Und damit sind wir beim Hauptaugenmerk angekommen: sollte man sich mit den opulentesten Bühnenshows Deutschlands vergleichen und ernsthaft probieren, das nachzumachen? Das Fazit lautet: Ja, aber wenn, dann so wie Völkerball es tun. Wer Rammstein mal live sehen durfte oder zumindest einen Mitschnitt aus der Glotze kennt, findet sich schnell zurecht und genau so soll es ja auch sein. Da gibt es den Kochtopf bei „Mein Teil“, die Armbrust bei „Du hast“, ein brennendes Herz bei „Mein Herz brennt“, erschreckende und unerwartete Explosionen, einen auf einem Laufband walkenden Keyboarder und und und.

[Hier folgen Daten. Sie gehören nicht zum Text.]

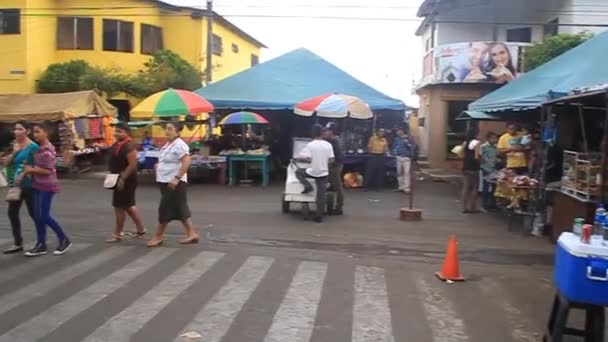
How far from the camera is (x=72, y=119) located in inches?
886

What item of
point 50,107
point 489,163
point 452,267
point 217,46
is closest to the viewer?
point 452,267

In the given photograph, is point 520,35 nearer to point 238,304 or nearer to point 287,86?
point 287,86

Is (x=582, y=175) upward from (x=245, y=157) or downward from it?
upward

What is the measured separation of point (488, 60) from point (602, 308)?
19.8 m

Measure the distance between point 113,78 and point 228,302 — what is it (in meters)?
23.9

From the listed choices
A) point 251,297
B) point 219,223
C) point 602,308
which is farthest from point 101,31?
point 602,308

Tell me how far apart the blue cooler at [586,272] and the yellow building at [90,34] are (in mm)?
28547

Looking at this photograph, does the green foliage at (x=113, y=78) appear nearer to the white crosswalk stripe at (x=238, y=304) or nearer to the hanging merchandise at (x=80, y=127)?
the hanging merchandise at (x=80, y=127)

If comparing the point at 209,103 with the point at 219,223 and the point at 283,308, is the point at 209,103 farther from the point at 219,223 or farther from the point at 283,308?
the point at 283,308

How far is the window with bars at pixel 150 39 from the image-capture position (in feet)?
106

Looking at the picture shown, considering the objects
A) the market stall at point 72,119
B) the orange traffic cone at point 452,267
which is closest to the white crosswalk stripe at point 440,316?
the orange traffic cone at point 452,267

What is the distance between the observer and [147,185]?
18.3m

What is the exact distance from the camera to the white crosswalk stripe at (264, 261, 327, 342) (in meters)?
5.40

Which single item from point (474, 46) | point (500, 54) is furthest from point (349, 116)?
point (500, 54)
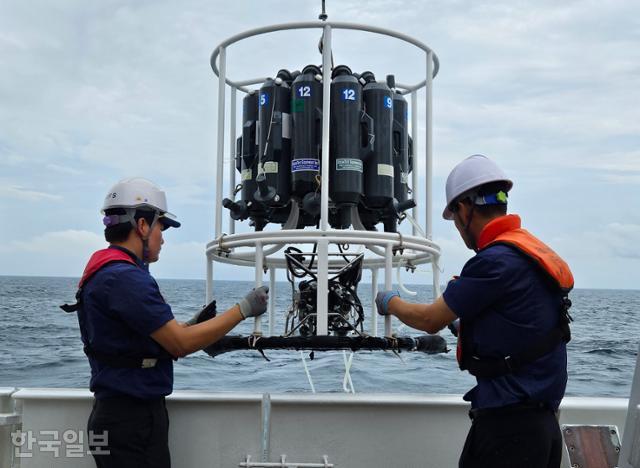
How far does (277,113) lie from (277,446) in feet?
6.62

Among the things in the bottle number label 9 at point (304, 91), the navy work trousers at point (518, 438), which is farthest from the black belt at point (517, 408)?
the bottle number label 9 at point (304, 91)

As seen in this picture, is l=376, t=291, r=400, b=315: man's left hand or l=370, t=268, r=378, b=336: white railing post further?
l=370, t=268, r=378, b=336: white railing post

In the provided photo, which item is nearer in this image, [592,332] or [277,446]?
[277,446]

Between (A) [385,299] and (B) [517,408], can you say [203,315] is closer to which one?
(A) [385,299]

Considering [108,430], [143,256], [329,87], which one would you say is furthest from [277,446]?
[329,87]

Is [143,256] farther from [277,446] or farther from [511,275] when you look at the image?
[511,275]

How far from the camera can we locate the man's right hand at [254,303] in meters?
3.40

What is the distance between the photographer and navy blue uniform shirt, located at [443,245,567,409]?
2.82 m

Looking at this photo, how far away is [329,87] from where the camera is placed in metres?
4.06

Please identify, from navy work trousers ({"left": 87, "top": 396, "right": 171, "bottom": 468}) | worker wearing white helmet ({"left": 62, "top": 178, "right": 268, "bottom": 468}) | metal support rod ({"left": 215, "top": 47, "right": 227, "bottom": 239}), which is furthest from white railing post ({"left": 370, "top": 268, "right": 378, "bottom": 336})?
navy work trousers ({"left": 87, "top": 396, "right": 171, "bottom": 468})

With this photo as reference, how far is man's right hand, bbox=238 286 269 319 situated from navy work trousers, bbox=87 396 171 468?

Dennoch hat die schwerste Aufgabe wohl Frontmann René, der nicht nur das charakteristische, rollende R gut drauf hat, sondern auch gesanglich die kompletten 115 Minuten voll durchkommt. In den Tiefen könnten zumindest Gelegenheitshörer*innen die Augen schließen und würden wohl kaum einen Unterschied bemerken, in den Höhen klingt er zwar schon etwas heller als Till, aber trotzdem nicht schlechter. Tonal patzt er selten und zeigt sogar zum Finale hin, wie viel Luft in ihm steckt, sodass er einen Ton locker 20 Sekunden hält. Nicht schlecht. Gestik und Mimik sind übrigens fast schon gruselig ähnlich zu dem anderen Frontsänger, den er hier adaptiert. Respekt.

Frei nach dem Motto „Besser gut gezockt als schlecht selbstgemacht“ müssen sich Völkerball damit dann auch nicht verstecken. Wäre es nämlich schlecht oder gar peinlich, hätten mit Sicherheit Till und seine Jungs den Fanboys schon längst den Stecker gezogen. So ist es aber einfach eine würdige Tribute-Show, die zwar nicht die Durchschlagskraft des Originals besitzt und der es folglich auch an Kreativität fehlt, die aber dafür das ist, was sie auch sein soll: eine Verneigung. Und die ist tief und würdevoll. Sowieso scheinen Völkerball den Begriff „Respekt“ verinnerlicht zu haben, stellen sie nämlich nach den letzten Tönen vom Rauswerfer „Engel“ nicht nur ihre eigenen Mitglieder vor, sondern bedanken sich auch bei allen Menschen hinter der Bühne, holen einige davon nach vorne und haben sehr sympathische Worte für die Crowd übrig, der sie nun auch lachend entgegenblicken.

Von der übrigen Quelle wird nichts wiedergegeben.